Reading text -

[Start of Attachment]

Passages for reflection: Isaiah 6: 1 - 12 and Luke 4: 31 - 37My grandfather liked to go walking. He’d walk from his house to the town every day for his beloved Daily Mail. And on a Sunday he would walk from his house, rest an hour in church, then walk on to our house for his dinner, then about 5.30 he’d do the same in reverse, resting another hour during evening service before going home for his cocoa. But eventually the walking was his downfall, because he’d shuffle along, his eyes on the pavement rather than what was ahead of him. Looking down all the time meant one day he fell and broke his hip and his days of walking were over.
If we look down too much maybe we too will fall. That’s my argument today. For some reason this week I’ve been thinking afresh about the call of the Church. I think we’ve lost our focus. I think we are looking down so much we are forgetting to look up. We are wondering in some places why it is hard and it’s hard because we aren’t looking up to God enough. We are like grandfather, shuffling along when God has so much for us to see and encounter if we will only look to him and for him again. We come to worship to encounter the living God. We come to glimpse his holiness and then we go to be holy and find holiness in the world. We look up in order to cope with what is down. If we don’t look up then what is down will feel overwhelming. Or even blight us like a spiritual broken hip.
Barbara Brown Taylor is a lovely American spiritual writer. Her wonderful book “An Altar in the World” has this challenge to us in it: “Whoever you are, you are human, wherever you are, you live in the world, which is just waiting for you to notice the holiness in it.” We look up to notice the beauty of divine holiness, we go out to be holy people because God is holy. We seek God and lift our heads up.

[End of Attachment]

Data extract -
[Start of Attachment]

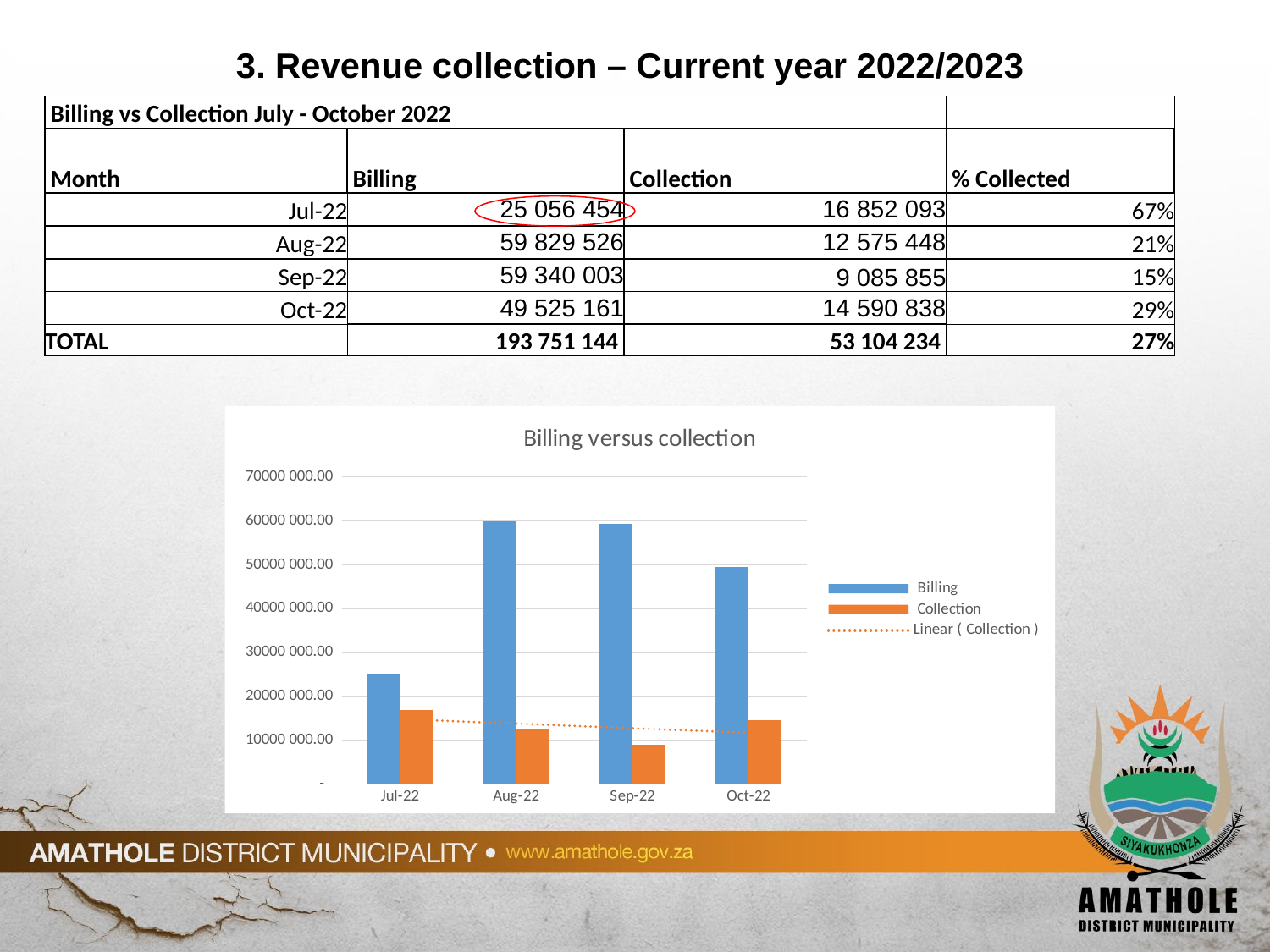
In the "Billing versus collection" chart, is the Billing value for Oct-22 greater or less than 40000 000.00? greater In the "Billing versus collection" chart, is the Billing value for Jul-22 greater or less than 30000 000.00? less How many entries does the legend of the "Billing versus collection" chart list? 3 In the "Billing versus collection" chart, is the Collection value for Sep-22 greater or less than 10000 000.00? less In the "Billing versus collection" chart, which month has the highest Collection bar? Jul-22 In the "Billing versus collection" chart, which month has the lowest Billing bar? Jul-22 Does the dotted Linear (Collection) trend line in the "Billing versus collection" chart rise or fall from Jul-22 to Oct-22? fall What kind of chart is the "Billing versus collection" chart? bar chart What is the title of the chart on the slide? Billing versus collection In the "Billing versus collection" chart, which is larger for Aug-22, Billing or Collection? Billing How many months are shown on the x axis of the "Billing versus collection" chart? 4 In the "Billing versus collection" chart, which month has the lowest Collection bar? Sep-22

[End of Attachment]

What you need to do - Quote the sermon on looking up to God in full, word for word. Rely on the sermon alone and not on the data.

Written response -
Passages for reflection: Isaiah 6: 1 - 12 and Luke 4: 31 - 37My grandfather liked to go walking. He’d walk from his house to the town every day for his beloved Daily Mail. And on a Sunday he would walk from his house, rest an hour in church, then walk on to our house for his dinner, then about 5.30 he’d do the same in reverse, resting another hour during evening service before going home for his cocoa. But eventually the walking was his downfall, because he’d shuffle along, his eyes on the pavement rather than what was ahead of him. Looking down all the time meant one day he fell and broke his hip and his days of walking were over.
If we look down too much maybe we too will fall. That’s my argument today. For some reason this week I’ve been thinking afresh about the call of the Church. I think we’ve lost our focus. I think we are looking down so much we are forgetting to look up. We are wondering in some places why it is hard and it’s hard because we aren’t looking up to God enough. We are like grandfather, shuffling along when God has so much for us to see and encounter if we will only look to him and for him again. We come to worship to encounter the living God. We come to glimpse his holiness and then we go to be holy and find holiness in the world. We look up in order to cope with what is down. If we don’t look up then what is down will feel overwhelming. Or even blight us like a spiritual broken hip.
Barbara Brown Taylor is a lovely American spiritual writer. Her wonderful book “An Altar in the World” has this challenge to us in it: “Whoever you are, you are human, wherever you are, you live in the world, which is just waiting for you to notice the holiness in it.” We look up to notice the beauty of divine holiness, we go out to be holy people because God is holy. We seek God and lift our heads up.